Understanding correlations between variables helps identify relationships and potential predictors.

In [None]:
# Only proceed if data is available
if DATA_AVAILABLE and final_df is not None:
    print("📊 CORRELATION ANALYSIS")
    print("=" * 50)
    
    # Get numeric columns for correlation analysis
    numeric_cols = final_df.select_dtypes(include=[np.number]).columns.tolist()
    
    if len(numeric_cols) > 1:
        print(f"🔢 Analyzing correlations for {len(numeric_cols)} numeric columns")
        
        # Calculate correlation matrix
        correlation_matrix = final_df[numeric_cols].corr()
        
        print("\n📊 CORRELATION MATRIX")
        print("-" * 40)
        display(correlation_matrix)
        
        # Create correlation heatmap
        plt.figure(figsize=(10, 8))
        
        # Create a mask for the upper triangle
        mask = np.triu(np.ones_like(correlation_matrix, dtype=bool))
        
        # Create heatmap
        sns.heatmap(correlation_matrix, 
                   annot=True, 
                   cmap='coolwarm', 
                   center=0,
                   square=True,
                   mask=mask,
                   fmt='.2f',
                   cbar_kws={'label': 'Correlation Coefficient'})
        
        plt.title('Correlation Matrix Heatmap', fontsize=16, fontweight='bold')
        plt.tight_layout()
        plt.show()
        
        # Find strong correlations (>0.7 or <-0.7)
        print("\n🔍 STRONG CORRELATIONS (|r| > 0.7)")
        print("-" * 40)
        
        strong_correlations = []
        for i in range(len(correlation_matrix.columns)):
            for j in range(i+1, len(correlation_matrix.columns)):
                corr_val = correlation_matrix.iloc[i, j]
                if abs(corr_val) > 0.7:
                    strong_correlations.append({
                        'Variable 1': correlation_matrix.columns[i],
                        'Variable 2': correlation_matrix.columns[j],
                        'Correlation': corr_val
                    })

_Listed records_.
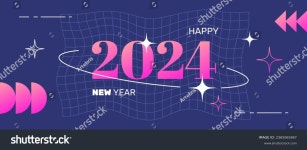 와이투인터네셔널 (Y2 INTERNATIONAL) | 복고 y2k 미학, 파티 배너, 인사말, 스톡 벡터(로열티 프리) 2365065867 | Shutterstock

==

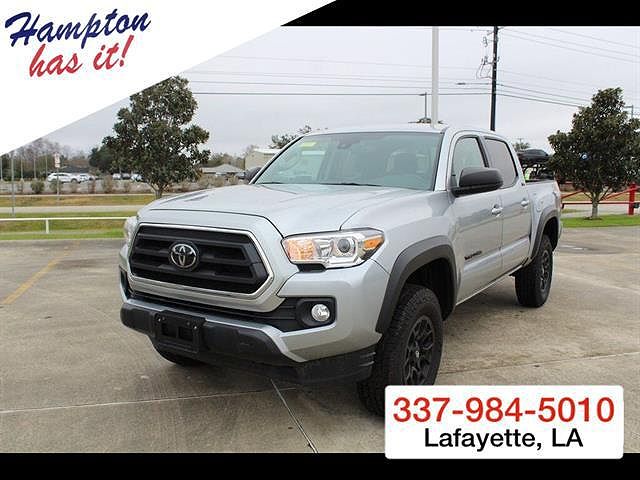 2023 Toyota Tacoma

_Actions to take_.
(a) From the correlation analysis code, retype the portion starting with "# Get numeric" and going on through "display(correlation_matrix)".
(b) Answer these questions about the correlation analysis code:
(i) What color map is passed to the heatmap?
(ii) What figure size is set before the heatmap is drawn?
(iii) What absolute value must a correlation exceed to count as strong?

_Task-by-task solutions_.
(a)
# Get numeric columns for correlation analysis
    numeric_cols = final_df.select_dtypes(include=[np.number]).columns.tolist()
    
    if len(numeric_cols) > 1:
        print(f"🔢 Analyzing correlations for {len(numeric_cols)} numeric columns")
        
        # Calculate correlation matrix
        correlation_matrix = final_df[numeric_cols].corr()
        
        print("\n📊 CORRELATION MATRIX")
        print("-" * 40)
        display(correlation_matrix)

(b)
(i) 'coolwarm'
(ii) (10, 8)
(iii) 0.7